FDA acknowledges that pediatric study design and other variables may change as new data is obtained and suggests that the iPSP pediatric study plan be “based upon current knowledge of the drug and disease epidemiology.” Sponsors can also include information about plans to submit a future proposed pediatric study request (PPSR) separate from the iPSP, or submit amendments to agreed iPSPs to FDA at any time.

Who Must Submit an Initial Pediatric Study Plan?

Under the final guidance, sponsors must submit an iPSP if they are planning to submit a marketing application (or supplement) for any of the following:

  • New active ingredient
  • New indication
  • New route of administration
  • New dosing regimen
  • New dosage form
  • Drugs developed specifically for use in pediatric patients.

Biosimilar products that FDA has not deemed interchangeable with a reference product are considered to have new active ingredients.

Even if FDA has previously granted a waiver or deferral for the same drug under PREA, sponsors should submit an iPSP for any new application or supplement that is subject to PREA.

No iPSP is required if the drug is for an indication that has been granted orphan designation – unless:

  1. The application is for a new active ingredient intended to treat adult cancer that is directed at a molecular target determined to be substantially relevant to the growth or progression of a pediatric cancer, AND
  2. The sponsor plans to submit an original application on or after August 18, 2020.

When these two conditions are met, the sponsor must submit an iPSP – even if the indication has orphan designation.

When are Initial Pediatric Study Plans Due?

Under the final guidance, sponsors must submit the iPSP before the date they submit required assessments or investigation AND no later than 60 days after the end-of-phase 2 meeting date (or such other time as agreed upon with FDA in exceptional circumstances).

If there is no end-of-phase 2 meeting, sponsors should submit the iPSP before initiation of phase 3 studies (or combined phase 2 and phase 3 studies).

If there will be no phase 3 (or combined phase 2 and phase 3) studies, or if the studies will not be under IND, sponsors should submit the iPSP no later than 210 days before submitting the marketing application or supplement.

How Long is the Initial Pediatric Study Plan Review Process?

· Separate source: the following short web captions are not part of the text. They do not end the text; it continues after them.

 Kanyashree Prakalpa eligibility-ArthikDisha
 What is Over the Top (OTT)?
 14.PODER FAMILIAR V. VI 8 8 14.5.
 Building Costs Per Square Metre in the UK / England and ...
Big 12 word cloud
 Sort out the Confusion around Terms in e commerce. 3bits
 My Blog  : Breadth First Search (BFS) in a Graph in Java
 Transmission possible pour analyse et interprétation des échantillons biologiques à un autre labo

According to the final guidance, the total length of time for an iPSP review should not exceed 210 days. FDA should provide a written response to the iPSP (or meet with the sponsor to discuss the iPSP) within 90 days after submission. The sponsor then has 90 days to review the results, introduce concerns or negotiations, and submit an agreed iPSP.

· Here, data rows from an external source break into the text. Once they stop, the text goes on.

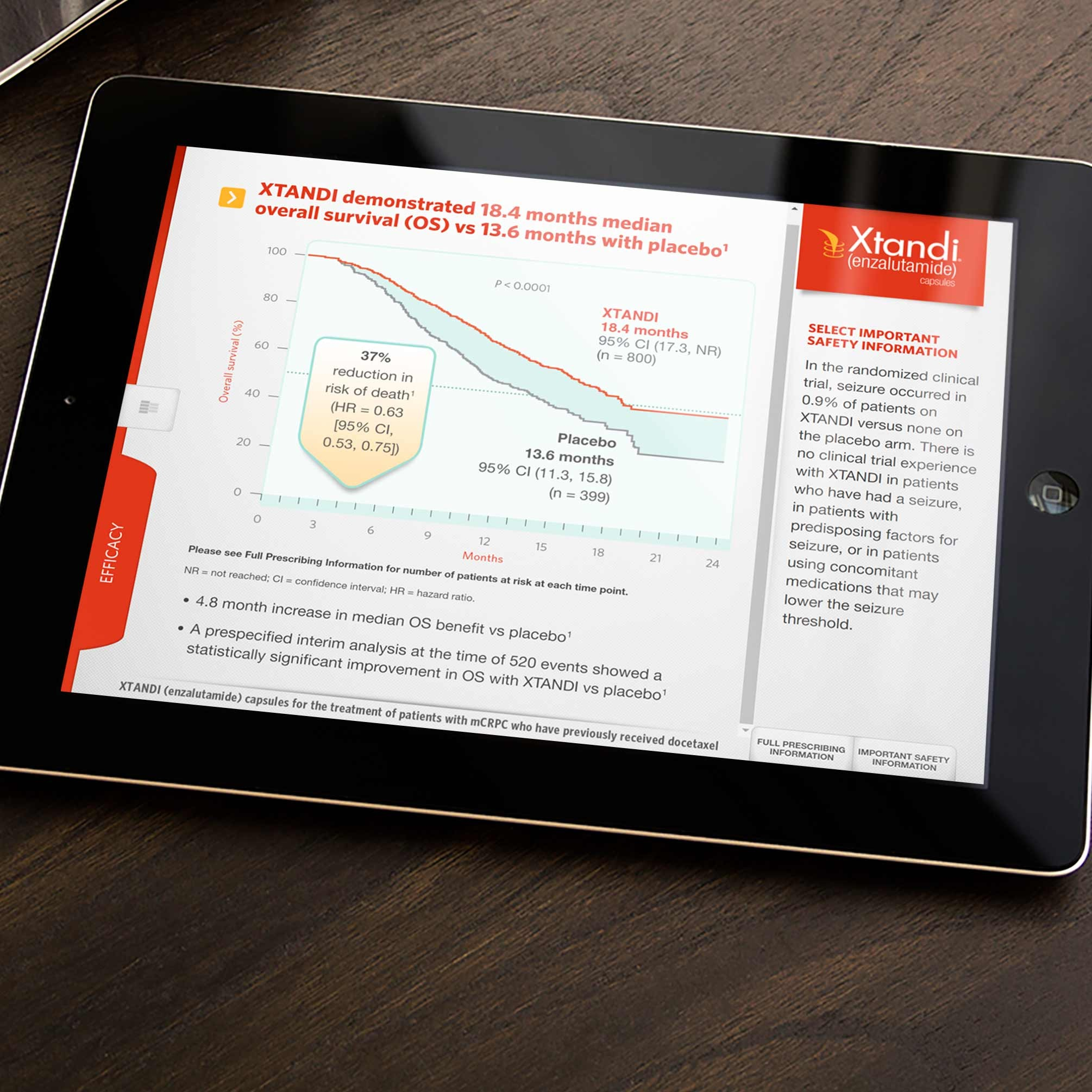 Astellas Interactive IPad Salesforce Sales Aid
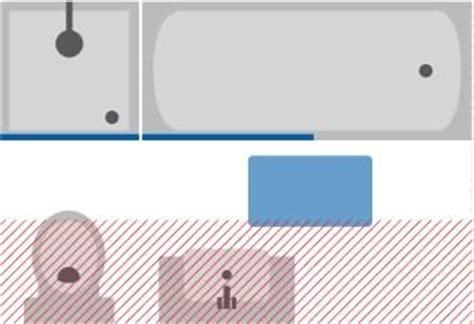 badezimmer bereich 0 unfallversicherung sicherheit im badezimmer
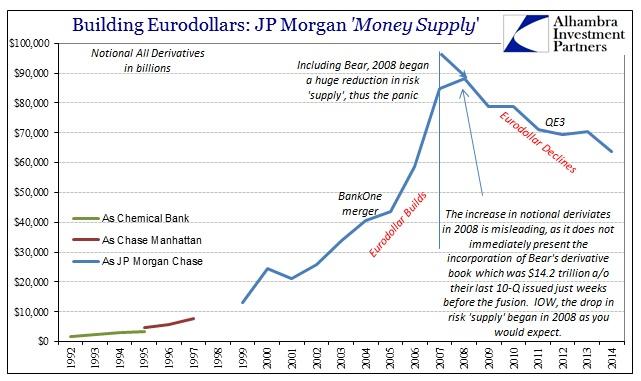 ABOOK June 2015 JPM All Notional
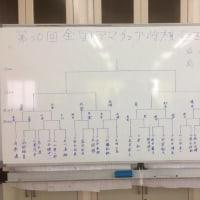 アマ竜王戦宮崎県予選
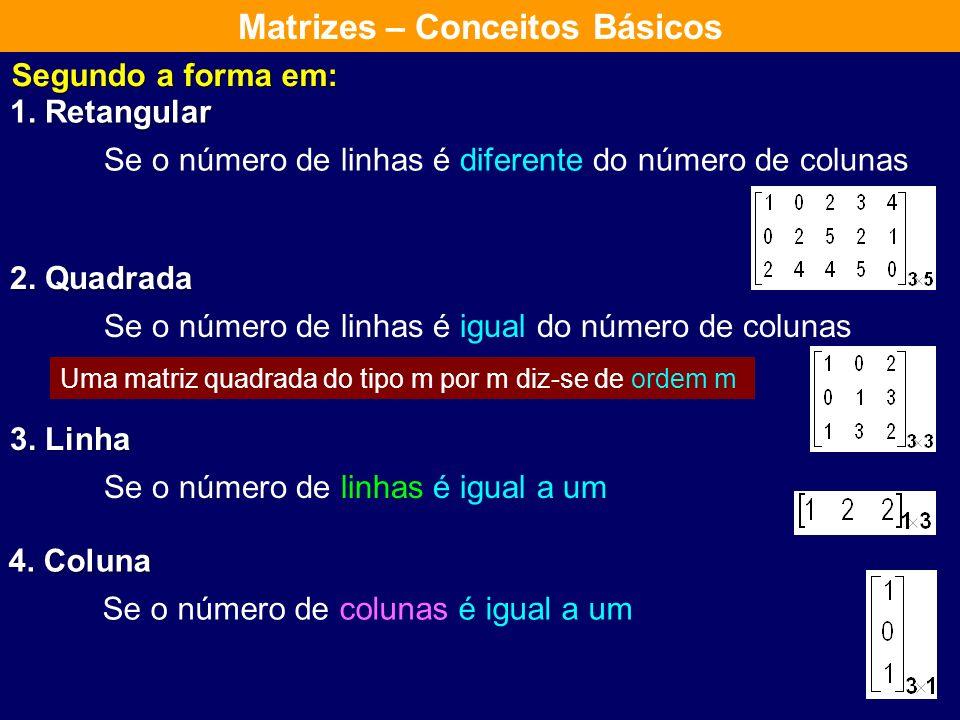Segundo a forma em: 1.Retangular 2. Quadrada 4. Coluna 3.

Once FDA receives the agreed iPSP, it has 30 days to notify the sponsor that it confirms the agreement or is in disagreement. If FDA issues a disagreement, the iPSP is deemed a “Non-Agreed Initial PSP.” Sponsors should not submit marketing applications or supplements until they receive confirmation of FDA iPSP agreement.

Initial Pediatric Study Plans that do not include the required information – or planned waivers or deferrals that do not provide justification - may be deemed materially incomplete. When FDA determines an iPSP is materially incomplete, the sponsor has 30 days to correct the deficiencies and submit the complete iPSP. Upon submission, a new 210-day review period begins.

FDA states that it does not make formal decisions about granting waivers or deferrals of required pediatric studies or reports on cancer investigations directed at a molecular target relevant to the growth or progression of a pediatric cancer until marketing application approval. However, it does consider the information contained in agreed iPSPs when considering waivers or deferrals during marketing application review.

Further details on the information FDA requires or recommends that sponsors include in the iPSP, along with a suggested template for iPSP submission, can be found in the final guidance. Sponsors should contact an experienced FDA regulation and intellectual property specialist with questions regarding requirements and timelines related to their specific iPSP submission.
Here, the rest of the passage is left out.